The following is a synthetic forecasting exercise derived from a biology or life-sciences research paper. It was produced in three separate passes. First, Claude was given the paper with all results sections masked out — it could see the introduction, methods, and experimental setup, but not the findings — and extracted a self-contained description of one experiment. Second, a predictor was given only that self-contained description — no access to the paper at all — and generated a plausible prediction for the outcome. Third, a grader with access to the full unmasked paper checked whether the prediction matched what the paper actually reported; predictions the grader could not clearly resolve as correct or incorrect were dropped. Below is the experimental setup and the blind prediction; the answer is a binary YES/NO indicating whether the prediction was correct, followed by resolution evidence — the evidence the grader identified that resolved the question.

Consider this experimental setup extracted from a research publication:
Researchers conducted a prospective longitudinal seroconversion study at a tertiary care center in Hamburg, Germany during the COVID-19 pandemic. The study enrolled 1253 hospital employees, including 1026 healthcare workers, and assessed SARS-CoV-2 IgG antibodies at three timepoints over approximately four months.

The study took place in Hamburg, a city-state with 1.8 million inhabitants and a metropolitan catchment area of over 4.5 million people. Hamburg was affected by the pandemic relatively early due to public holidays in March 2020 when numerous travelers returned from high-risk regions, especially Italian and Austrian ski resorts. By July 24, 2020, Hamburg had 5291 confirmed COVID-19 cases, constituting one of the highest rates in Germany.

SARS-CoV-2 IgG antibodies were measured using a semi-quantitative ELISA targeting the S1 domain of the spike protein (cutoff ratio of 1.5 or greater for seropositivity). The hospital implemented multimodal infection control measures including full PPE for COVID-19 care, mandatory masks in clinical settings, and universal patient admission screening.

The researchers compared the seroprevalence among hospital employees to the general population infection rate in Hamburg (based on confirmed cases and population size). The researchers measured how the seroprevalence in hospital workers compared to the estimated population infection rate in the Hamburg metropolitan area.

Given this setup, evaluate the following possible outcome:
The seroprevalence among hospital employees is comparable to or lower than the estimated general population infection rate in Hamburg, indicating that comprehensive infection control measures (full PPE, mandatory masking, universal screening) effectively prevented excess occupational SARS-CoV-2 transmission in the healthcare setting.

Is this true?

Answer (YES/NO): NO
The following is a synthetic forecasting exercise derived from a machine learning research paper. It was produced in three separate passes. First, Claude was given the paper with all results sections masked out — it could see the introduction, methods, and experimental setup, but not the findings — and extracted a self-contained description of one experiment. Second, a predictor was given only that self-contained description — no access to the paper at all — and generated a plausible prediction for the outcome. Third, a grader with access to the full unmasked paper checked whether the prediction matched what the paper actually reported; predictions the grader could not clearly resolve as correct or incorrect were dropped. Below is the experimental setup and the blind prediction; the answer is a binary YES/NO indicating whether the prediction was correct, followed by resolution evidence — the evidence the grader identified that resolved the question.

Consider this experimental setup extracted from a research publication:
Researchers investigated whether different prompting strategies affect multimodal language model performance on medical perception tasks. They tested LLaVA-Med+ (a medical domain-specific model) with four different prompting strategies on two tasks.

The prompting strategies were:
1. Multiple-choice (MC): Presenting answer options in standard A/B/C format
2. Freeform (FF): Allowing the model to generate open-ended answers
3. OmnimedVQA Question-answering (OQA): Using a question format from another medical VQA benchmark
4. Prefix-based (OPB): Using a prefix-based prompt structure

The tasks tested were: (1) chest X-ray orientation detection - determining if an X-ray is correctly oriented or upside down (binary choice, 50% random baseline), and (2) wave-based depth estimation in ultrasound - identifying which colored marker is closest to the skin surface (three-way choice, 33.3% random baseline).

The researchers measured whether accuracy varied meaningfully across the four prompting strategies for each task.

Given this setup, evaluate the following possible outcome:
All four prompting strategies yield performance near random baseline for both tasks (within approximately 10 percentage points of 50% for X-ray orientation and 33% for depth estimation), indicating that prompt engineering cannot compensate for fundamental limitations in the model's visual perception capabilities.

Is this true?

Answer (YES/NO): YES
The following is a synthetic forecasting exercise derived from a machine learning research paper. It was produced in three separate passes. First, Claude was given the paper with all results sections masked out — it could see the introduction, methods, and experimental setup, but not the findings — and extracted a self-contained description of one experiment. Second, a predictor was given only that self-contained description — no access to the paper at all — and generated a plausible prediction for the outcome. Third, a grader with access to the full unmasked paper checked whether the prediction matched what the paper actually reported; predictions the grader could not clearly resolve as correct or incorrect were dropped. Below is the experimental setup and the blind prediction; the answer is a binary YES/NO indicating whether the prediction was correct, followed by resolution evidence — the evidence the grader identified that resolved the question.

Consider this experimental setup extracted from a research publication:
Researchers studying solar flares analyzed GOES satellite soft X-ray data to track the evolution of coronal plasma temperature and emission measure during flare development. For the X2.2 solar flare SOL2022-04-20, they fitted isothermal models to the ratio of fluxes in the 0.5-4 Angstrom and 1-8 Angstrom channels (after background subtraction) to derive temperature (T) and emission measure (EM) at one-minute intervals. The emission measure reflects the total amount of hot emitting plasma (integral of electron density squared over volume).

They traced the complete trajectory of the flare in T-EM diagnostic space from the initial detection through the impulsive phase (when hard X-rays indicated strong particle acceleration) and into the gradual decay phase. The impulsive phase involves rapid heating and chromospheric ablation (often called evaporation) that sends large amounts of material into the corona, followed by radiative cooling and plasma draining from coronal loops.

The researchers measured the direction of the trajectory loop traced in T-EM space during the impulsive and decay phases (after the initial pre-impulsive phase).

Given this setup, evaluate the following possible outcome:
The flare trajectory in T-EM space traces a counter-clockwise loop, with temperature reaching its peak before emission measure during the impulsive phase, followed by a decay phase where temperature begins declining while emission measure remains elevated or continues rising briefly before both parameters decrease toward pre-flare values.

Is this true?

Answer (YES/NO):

_What the task asks_. Among the lines above, repeat exactly those from the line with "1. Multiple-choice (MC): Presenting" to the line with "4. Prefix-based (OPB): Using", counting both ends.

_Written reply_.
1. Multiple-choice (MC): Presenting answer options in standard A/B/C format
2. Freeform (FF): Allowing the model to generate open-ended answers
3. OmnimedVQA Question-answering (OQA): Using a question format from another medical VQA benchmark
4. Prefix-based (OPB): Using a prefix-based prompt structure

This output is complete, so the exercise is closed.